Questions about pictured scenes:
○ ○ ○ ○

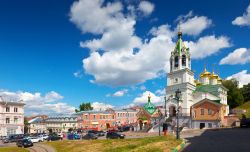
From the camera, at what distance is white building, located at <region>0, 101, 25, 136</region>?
73688mm

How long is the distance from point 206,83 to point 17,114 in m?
55.3

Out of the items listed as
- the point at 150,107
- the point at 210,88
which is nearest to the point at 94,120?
the point at 150,107

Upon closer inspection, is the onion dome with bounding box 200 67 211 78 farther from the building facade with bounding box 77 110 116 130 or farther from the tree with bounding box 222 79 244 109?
the building facade with bounding box 77 110 116 130

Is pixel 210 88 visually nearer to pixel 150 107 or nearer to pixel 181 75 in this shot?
pixel 181 75

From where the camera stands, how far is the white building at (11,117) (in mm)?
73688

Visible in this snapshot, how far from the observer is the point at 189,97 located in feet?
228

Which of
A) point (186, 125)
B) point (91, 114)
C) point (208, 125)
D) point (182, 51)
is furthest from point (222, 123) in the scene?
point (91, 114)

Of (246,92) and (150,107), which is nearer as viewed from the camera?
(150,107)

○ ○ ○ ○

• Exercise prompt: Without including the pictures, return each record above exactly as it stands.

• Written reply:
From the camera, at what distance is white building, located at <region>0, 101, 25, 136</region>?
73688mm

How long is the distance from point 206,83 to point 17,114 in m?
55.3

Out of the items listed as
- the point at 150,107
- the point at 210,88
which is nearest to the point at 94,120?
the point at 150,107

Upon closer inspection, is the onion dome with bounding box 200 67 211 78 farther from the building facade with bounding box 77 110 116 130 or farther from the tree with bounding box 222 79 244 109?
the building facade with bounding box 77 110 116 130

Is pixel 210 88 visually nearer to pixel 150 107 or nearer to pixel 181 75 in this shot?
pixel 181 75

From where the camera stands, how far is the white building at (11,117) (in mm)?
73688

Visible in this snapshot, how far from the observer is the point at 189,97 located in feet?
228

Which of
A) point (186, 125)
B) point (91, 114)
C) point (208, 125)
D) point (182, 51)
is furthest from point (222, 123) in the scene?
point (91, 114)

Of (246,92) and (150,107), which is nearer as viewed from the camera?
(150,107)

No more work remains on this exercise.